▸ **Provided text**
..............................
RUSH: All right, now, wait a minute, Joel. I’m gonna ask you a question. You need to be really honest with me about this, okay?

CALLER: Okay.

RUSH: I’m not indicating that you haven’t been honest. Don’t infer anything here.

CALLER: No worries.

RUSH: I could do monologue every day. I could do monologue Monday, monologue Tuesday, I could go every day on this program without phone calls —

CALLER: Yep.

RUSH: — but I don’t because I invite people to call. It would be very rude here — do you think people would actually accept me taking no phone calls one day a week?

CALLER: Not a problem.

RUSH: You don’t think they’d get mad at me?

CALLER: Nope.

RUSH: Really?

CALLER: And like I say, I’m just thinking about Bo Snerdley. I mean, he’s probably gotta work on that golf game and do whatever else. And just thinking about your employees.

RUSH: Give everybody a day off on monologue Monday. Snerdley doesn’t play golf, but I get you. He does have sybaritic pursuits.

CALLER: There you go.

RUSH: All right.

CALLER: There you go.
..............................
[Data items]
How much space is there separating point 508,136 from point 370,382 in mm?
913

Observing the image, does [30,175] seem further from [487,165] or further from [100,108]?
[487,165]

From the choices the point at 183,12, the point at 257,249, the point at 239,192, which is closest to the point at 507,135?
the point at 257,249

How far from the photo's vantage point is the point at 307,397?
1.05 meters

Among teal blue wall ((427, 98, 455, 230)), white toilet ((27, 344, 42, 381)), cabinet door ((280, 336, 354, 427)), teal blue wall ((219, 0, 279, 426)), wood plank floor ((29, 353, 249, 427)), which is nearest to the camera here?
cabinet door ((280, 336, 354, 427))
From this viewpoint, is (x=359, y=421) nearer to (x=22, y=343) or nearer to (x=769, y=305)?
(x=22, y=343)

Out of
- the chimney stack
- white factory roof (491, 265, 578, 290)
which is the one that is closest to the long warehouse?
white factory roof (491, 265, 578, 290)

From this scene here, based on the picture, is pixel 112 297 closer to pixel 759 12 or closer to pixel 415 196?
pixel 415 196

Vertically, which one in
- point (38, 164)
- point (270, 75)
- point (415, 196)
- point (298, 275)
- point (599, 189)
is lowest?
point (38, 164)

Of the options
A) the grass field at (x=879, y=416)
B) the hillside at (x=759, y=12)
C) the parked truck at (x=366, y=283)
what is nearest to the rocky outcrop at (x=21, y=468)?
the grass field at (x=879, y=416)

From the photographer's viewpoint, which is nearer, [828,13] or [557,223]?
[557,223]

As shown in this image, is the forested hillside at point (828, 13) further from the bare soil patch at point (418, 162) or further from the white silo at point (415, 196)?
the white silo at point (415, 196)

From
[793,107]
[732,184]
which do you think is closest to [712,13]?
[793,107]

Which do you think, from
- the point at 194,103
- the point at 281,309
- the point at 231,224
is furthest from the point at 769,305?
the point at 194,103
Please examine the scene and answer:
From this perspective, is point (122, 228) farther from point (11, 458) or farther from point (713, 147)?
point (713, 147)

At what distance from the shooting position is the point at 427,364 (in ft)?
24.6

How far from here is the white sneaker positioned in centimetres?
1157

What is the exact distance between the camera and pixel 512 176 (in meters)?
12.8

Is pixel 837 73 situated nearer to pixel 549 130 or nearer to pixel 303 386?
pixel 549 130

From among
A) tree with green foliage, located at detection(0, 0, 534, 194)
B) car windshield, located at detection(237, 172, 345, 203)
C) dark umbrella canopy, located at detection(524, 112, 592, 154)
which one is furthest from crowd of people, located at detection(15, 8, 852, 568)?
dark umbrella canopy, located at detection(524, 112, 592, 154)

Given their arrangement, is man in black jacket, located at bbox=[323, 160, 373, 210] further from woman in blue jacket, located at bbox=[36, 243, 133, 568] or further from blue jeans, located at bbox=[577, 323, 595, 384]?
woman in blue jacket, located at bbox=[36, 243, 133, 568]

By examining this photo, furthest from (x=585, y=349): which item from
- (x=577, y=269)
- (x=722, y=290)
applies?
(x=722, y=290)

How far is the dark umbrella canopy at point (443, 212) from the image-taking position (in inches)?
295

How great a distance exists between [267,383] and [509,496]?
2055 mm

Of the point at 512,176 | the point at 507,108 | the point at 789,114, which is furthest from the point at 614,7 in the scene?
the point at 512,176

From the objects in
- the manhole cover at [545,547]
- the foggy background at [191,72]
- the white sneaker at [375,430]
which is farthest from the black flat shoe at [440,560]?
..............................
▸ **Questions on the material**
1. In the radio call transcript, copy the passage from "RUSH: All right, now, wait" to "CALLER: Yep." word for word.
2. In the radio call transcript, what sport does Rush say Snerdley doesn't play?
3. Carry the radio call transcript further, picking up right after its final line.

▸ **Solved tasks**
1.
RUSH: All right, now, wait a minute, Joel. I’m gonna ask you a question. You need to be really honest with me about this, okay?

CALLER: Okay.

RUSH: I’m not indicating that you haven’t been honest. Don’t infer anything here.

CALLER: No worries.

RUSH: I could do monologue every day. I could do monologue Monday, monologue Tuesday, I could go every day on this program without phone calls —

CALLER: Yep.

2. Golf.

3.
RUSH: All right. Well, if you think it wouldn’t offend people, ’cause I tell you, you would not believe — I go back and forth every day. At the end of every show I’ve got stuff that I prep that I didn’t get to. You would never know it if I didn’t tell you. It’s kinda like when I was a DJ back in the day. I worked for ABC, The Big 89 KQV Pittsburgh, and they had a theory about music, that you could never be hurt by a song you never played. But you could be hurt by a song that was no good that you did play, it would cause tune-outs.

So the play lists were very tight, and they were very scientifically prepared, and they took no chances. There was no new music. The playlist was like 22 songs mixed in with the oldies and it was changed every week. But there was no way new songs — maybe on a Sunday night they had a featured upcoming music, if you want. But during the rated days and day parts of the week, never play anything nobody recognized. You could be hurt by it if they don’t like it.

You could get through life never playing the number one song and not be hurt by it, because nobody would ever know that you didn’t. They would just assume you are. So I got this same philosophy, got all this stuff here, but you don’t know that I’ve got this great stuff here if I don’t tell you, but if I walk out of here thinking, “Aw, damn it. If I’d have been a little bit more disciplined, I could have gotten to some of that stuff.”

But then it’s just an internal thing bothering me. But you don’t even know. You think every show goes as intended and planned and if I didn’t talk about it, then I didn’t intend to. But then I go and tell you what I didn’t get to. Now all of a sudden you know. So am I committing a programming error there? No. I don’t think so. I’m looking at it as being totally up front and honest with you.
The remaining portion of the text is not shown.